=== DATA PROVIDED ===
-*-*-

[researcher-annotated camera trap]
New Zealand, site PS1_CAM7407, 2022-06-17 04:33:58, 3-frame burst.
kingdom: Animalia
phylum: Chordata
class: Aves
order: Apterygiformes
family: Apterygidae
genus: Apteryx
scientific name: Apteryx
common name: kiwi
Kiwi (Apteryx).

-*-*-

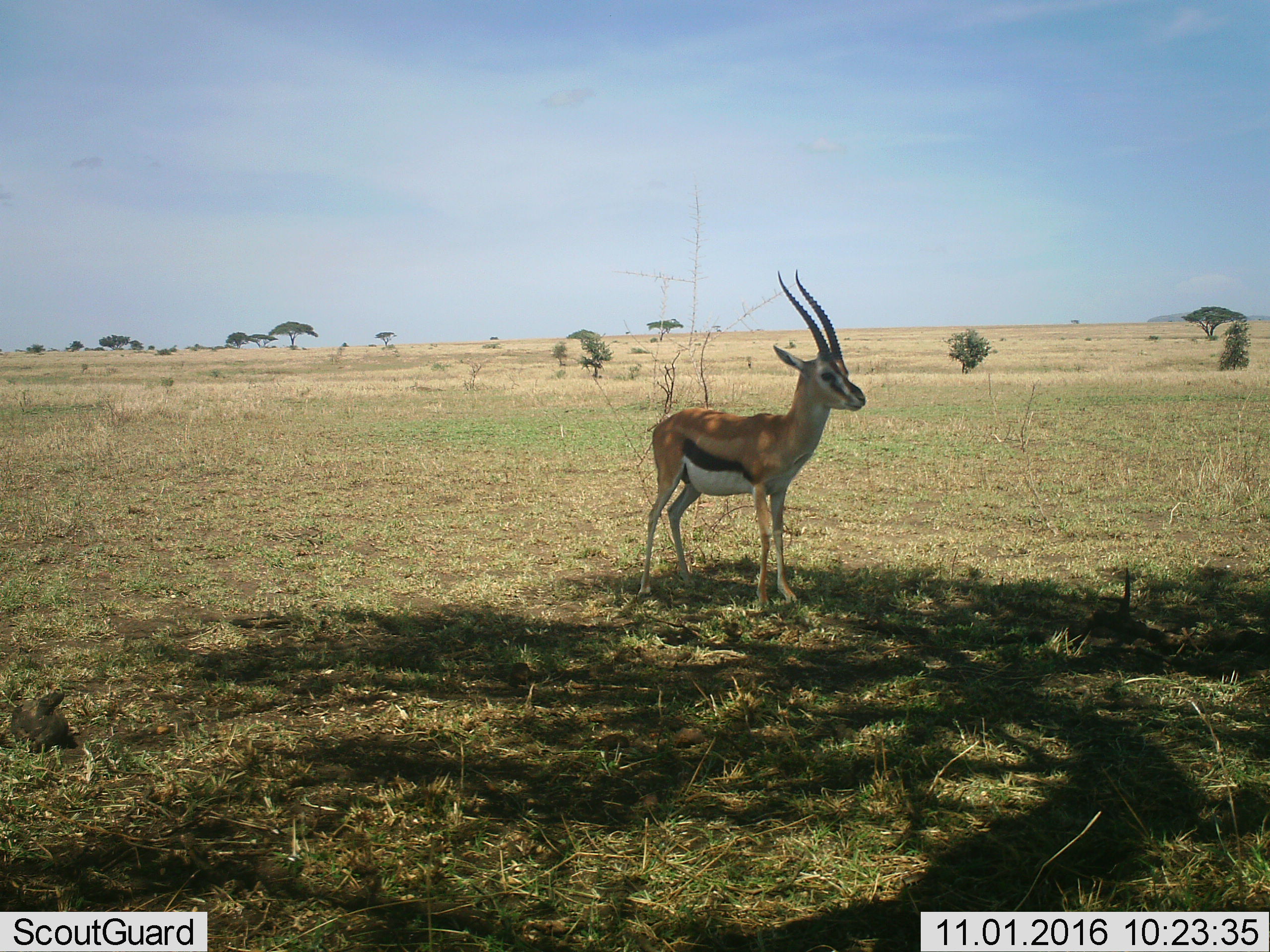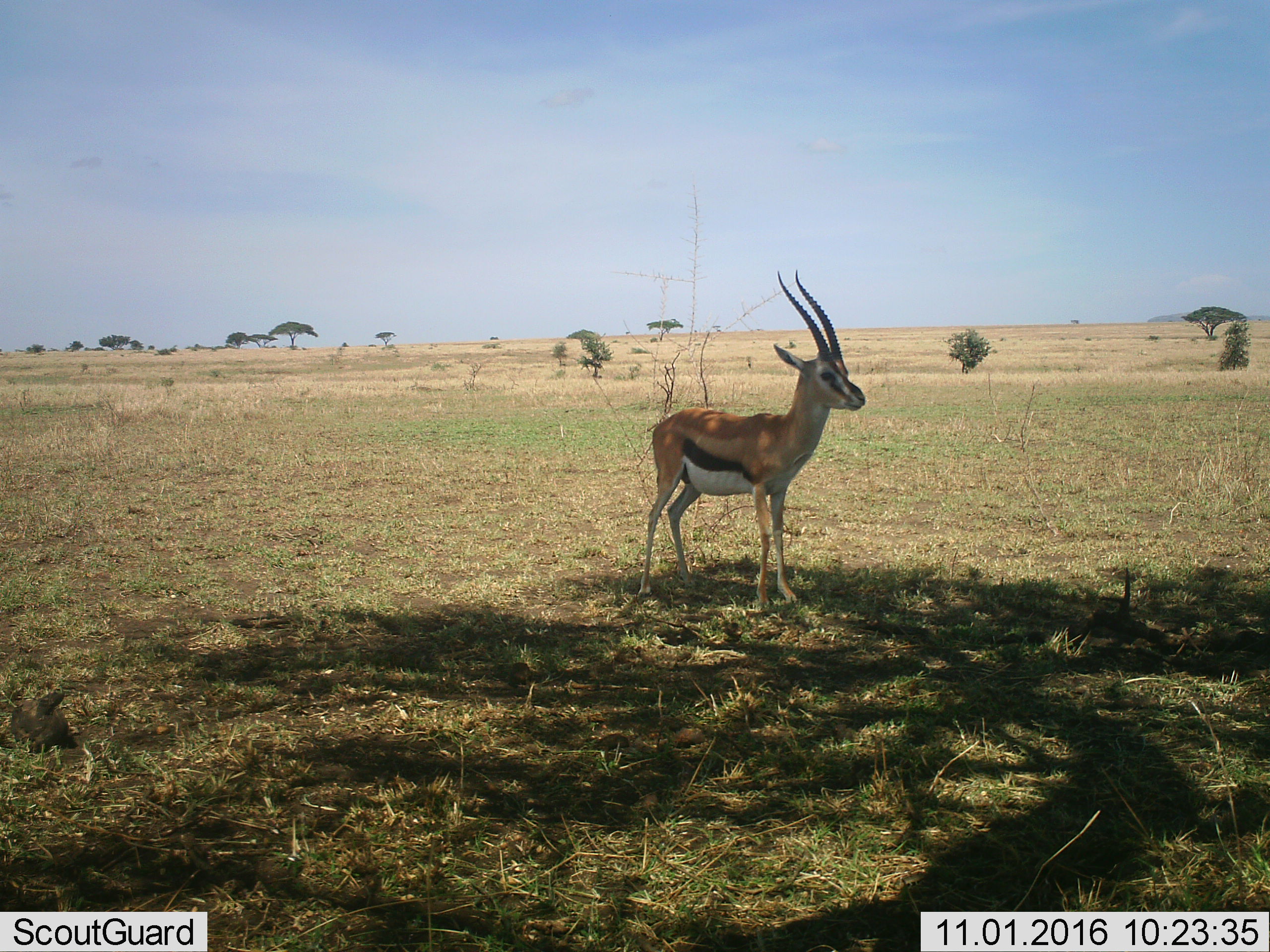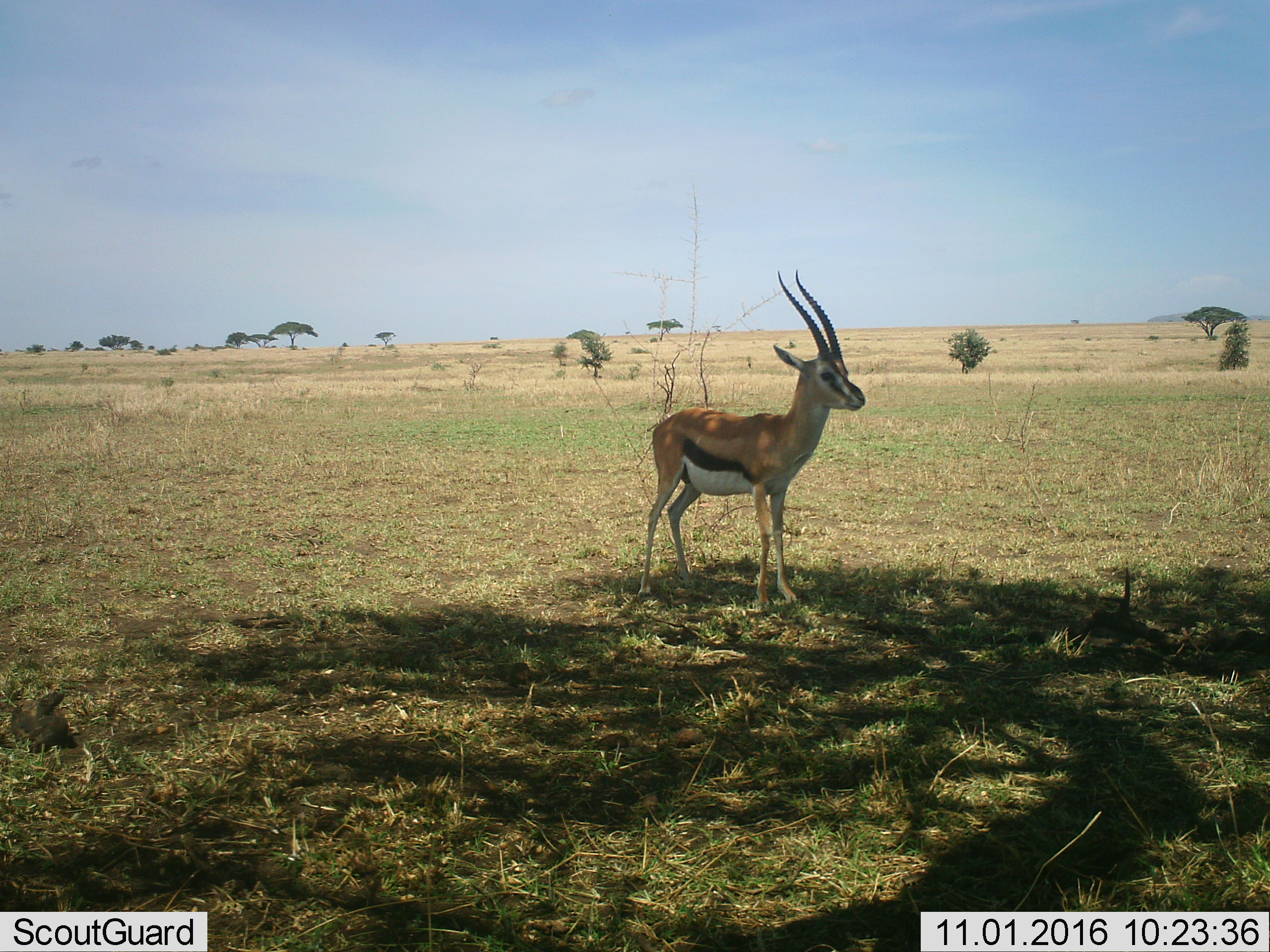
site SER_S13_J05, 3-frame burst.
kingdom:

-*-*-

=== TASK BRIEF ===
Extract all lines of the records above that include "site".

=== EXERCISE RESPONSE ===
New Zealand, site PS1_CAM7407, 2022-06-17 04:33:58, 3-frame burst.
site SER_S13_J05, 3-frame burst.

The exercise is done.